Wednesday, January 25, 2012

Review: 'We're No Butchers' by Rob Plath

Review: We’re No Butchers by Rob Plath (Epic Rites Press, 2011; http://www.epicrites.org/)

 The theme of the dysfunctional, self-destructive family runs through modern American drama like a sparking powerline. From O’Neill’s Long Day’s Journey Into Night to McDonagh’s The Pillowman to Tracy Letts’ August: Osage County, major American dramatists have illuminated the many ways that familial madness and violence lie hidden in plain sight; a craziness so well disguised, in fact, that a substantial American social movement can, without a trace of irony, claim to want to uphold and restore “family values”.

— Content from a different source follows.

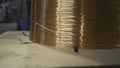 Close-up of wound copper wire in production. Creative. Thin line of wire on industrial coil. Production of copper wire Royalty Free Stock Photo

  In Rob Plath’s short ten-scene play all the family values skeletons come roaring out of the suburban closet in the characters of the son, Butch, the uncle, Dante, and the parents, Otto and Mia. From the moment the action opens on a typical Sunday morning, we are blasted by their free-floating anger and resentments. And these people are terrifying, not just as hyper-anxious individuals shackled to each other by genetics and the sad symmetries of psychodrama, but as representative figures of a rot at the heart of the body politic. Here the mask of blandness is off and we are confronted by pure anti-kitsch, by violence, by a stunted vocabulary of second-hand obscenities, by infantilized relationships, by a world of shit.
 There is something brilliant in the way Plath refuses us any real relief from the high tension exchanges in this play. The language itself grabs us, in a theater-of-cruelty way, and will not let us turn away from this slow motion carwreck of a family. Even those moments in the play when, as in Scene 7, with the arrival of Otto and Mia’s dinner guest Mo, the dialogue starts out tamely and superficially genial, Plath manages to foreground its frailty as a means of communication, of connection. Like the high energy exchanges between, say, Butch and Dante, these people connect only by cliché, by narcotizing cultural referents. And when these fail…look out; hell hath no fury like an adult infant.

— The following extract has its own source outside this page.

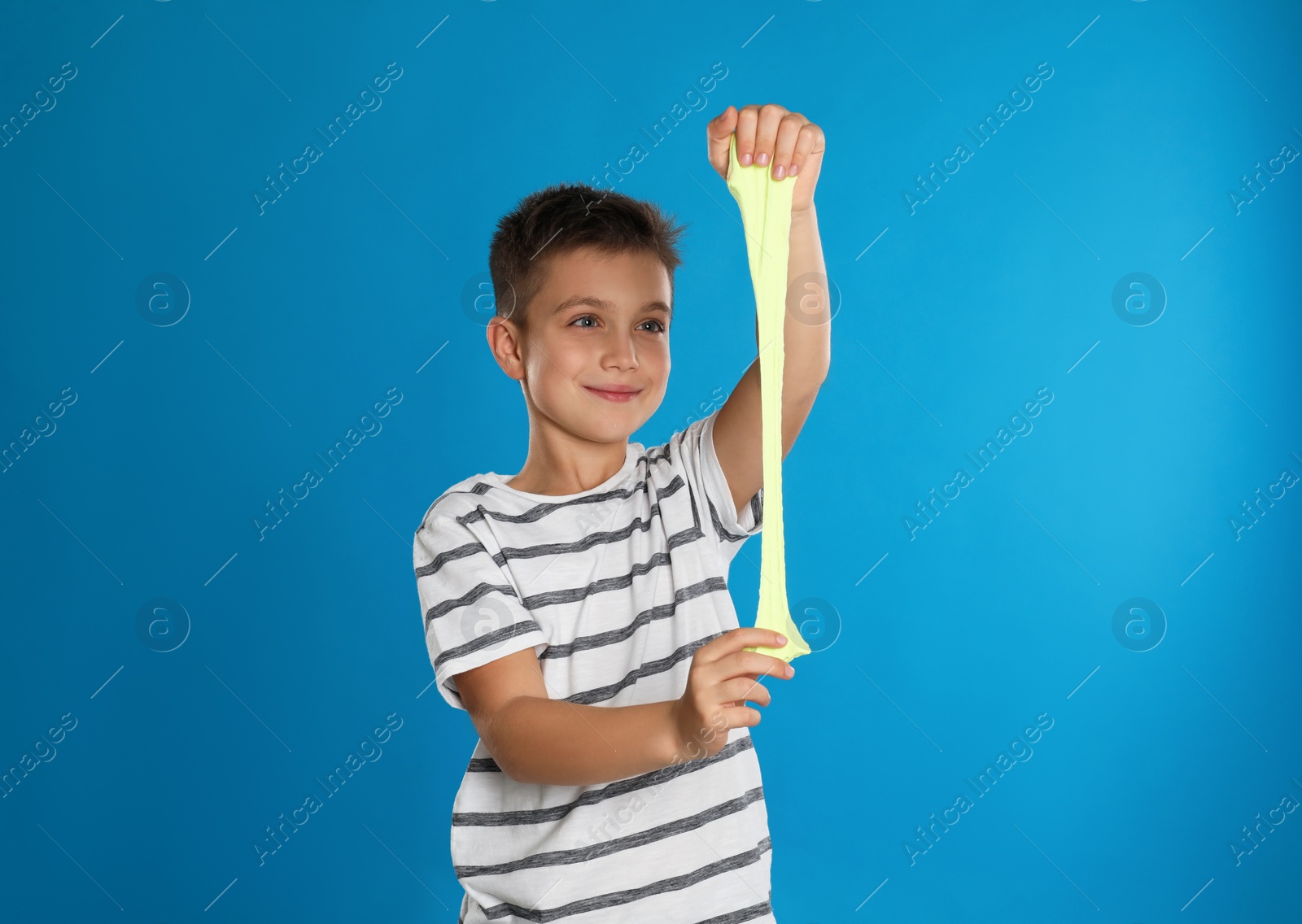 Photo of Little boy with slime on blue background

 Even though most of We’re No Butchers takes place in a fairly cramped domestic space and the plot involves a working through of the stunted personal relationships of the main characters, Plath’s play has, of course, a larger social and political dimension to it. To put it bluntly, if you want to know something of the inner lives of those people who voted for George W. Bush twice, who wield the cross of Jesus as a battle-axe, who think Norman Rockwell is a realist, and who sputter racist slogans as they chew on their barbecued chicken wings— this play will confront you with them. In the volatile atmosphere of a suburban living room Otto bellows at Dante: “WE’RE NO BUTCHERS. IF WE WERE BUTCHERS YOU’D BE DEAD, YOU MOTHERFUCKER.” And Butch, his name almost “Butcher”, like Otto and Mia is no literal butcher. But in the body politic, the psychology of this pesudo-intellectual, pseudo-libertarian man-child is writ large: it brings us Guantanamo, waterboarding, massacres, and a thousand casual cruelties. Rob Plath won’t let you escape from any of this. I hope that cutting-edge theater companies everywhere will consider adding this powerful work to their repertoire.